Posted by: Anon | Feb 7, 2015 1:05:16 AM

These are good questions, Matt, and Derek's pros and cons seem right to me. It seems that we should consider the mechanisms by which the law school market might arrive at either the "fewer students per school" result or the "fewer schools" result.

The "fewer students per school" result seems easier to achieve, since each school currently has at least some incentive to become smaller (maintaining LSATs for U.S. News, but also a genuine concern about producing too many graduates for the local market to absorb). The only thing preventing that is revenue. Many schools, however, are looking at several retirements in the coming years, so it would seem that, if they are going to right-size, now would be the time. It could be accomplished simply by not replacing those who retire (or not replacing all of them). Of course, failing to replace teaching faculty would present the prospect of more teaching for everyone, but that doesn't seem like a bad idea to me.

The "fewer schools" result seems much harder to achieve. Schools will act (sometimes heroically) to self-preserve, as we saw recently with Thomas Jefferson, and as you point out, the ABA is not really any kind of a gatekeeper. The recently reported transfer market explosion, however, if many other schools pick up on that strategy, could force some "feeder" schools into a position of unsustainability, leading to closures over time. For example, at some point, if a school that recruits less capable students in general keeps losing its most capable students every year, then the school's inevitably declining bar exam passage rates will eventually force even the ABA to take action.

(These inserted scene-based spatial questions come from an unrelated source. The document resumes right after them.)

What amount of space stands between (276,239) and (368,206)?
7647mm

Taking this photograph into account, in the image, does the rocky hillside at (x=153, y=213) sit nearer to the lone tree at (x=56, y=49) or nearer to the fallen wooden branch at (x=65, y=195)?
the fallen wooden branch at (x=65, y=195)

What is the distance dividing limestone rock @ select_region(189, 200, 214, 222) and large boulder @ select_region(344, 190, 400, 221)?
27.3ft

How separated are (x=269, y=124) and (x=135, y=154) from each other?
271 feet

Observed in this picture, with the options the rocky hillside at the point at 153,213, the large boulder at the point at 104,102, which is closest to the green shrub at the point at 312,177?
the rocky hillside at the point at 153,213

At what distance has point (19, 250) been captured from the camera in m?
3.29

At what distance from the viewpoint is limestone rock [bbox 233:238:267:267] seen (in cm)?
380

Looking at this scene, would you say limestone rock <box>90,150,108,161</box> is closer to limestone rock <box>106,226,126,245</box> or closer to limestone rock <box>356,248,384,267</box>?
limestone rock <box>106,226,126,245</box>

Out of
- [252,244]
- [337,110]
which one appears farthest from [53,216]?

However, for some reason, the blogosphere's reaction to the high number of transfer admissions in some schools has been almost uniformly negative, despite the fact that the transfer market looks at lot like traditional, healthy market competition that is supposed to cause unsuccessful firms to fold. Nevertheless, such negative press might cause U.S. News to start accounting for transfers in its formula, as it ultimately accounted for part-time students after uproars about schools gaming the rankings. If so, the transfer market might dry up, leaving the less successful schools intact.

It's interesting to me (and not in a good way) that concern for U.S. News will inevitably figure prominently in either scenario.

Posted by: Scott Bauries | Feb 6, 2015 10:29:57 AM

Large number of small school benefits:

Better signaling to employers through tighter cohort quality. More opportunities for diversity at the institutional level (perhaps more experimentation in program design). Greater geographical diversity -- geo diversity can help with job placement, more opportunities for practitioner adjuncts, more students can live at home, more schools in low cost of living locations. Probably a tighter knit community.

Large number of small school cons:

Increased overhead (every school needs a library, and a half dozen or so vice deans). Less diversity in student bodies. Fewer options for classes (and less room to experiment on the class-level).

Small number of large school benefits:

Lower tuition through economy of scale. More diversity in student body. Greater opportunities for student groups, secondary/specialized journals, guest speakers, etc. Can offer niche classes. Easier for prospective students to research and apply. More attractive to employers for OCI.

Small number of large school cons:

More likely that every school tries to look like Harvard. Less chance for schools to distinguish themselves. Possible diseconomy of scale (administrative staff gets so big that you need admins to admin the admins; a bigger budget doesn't demand leanness as much). Students not at the top can become disconnected from the community. School more likely to be compared to yo momma.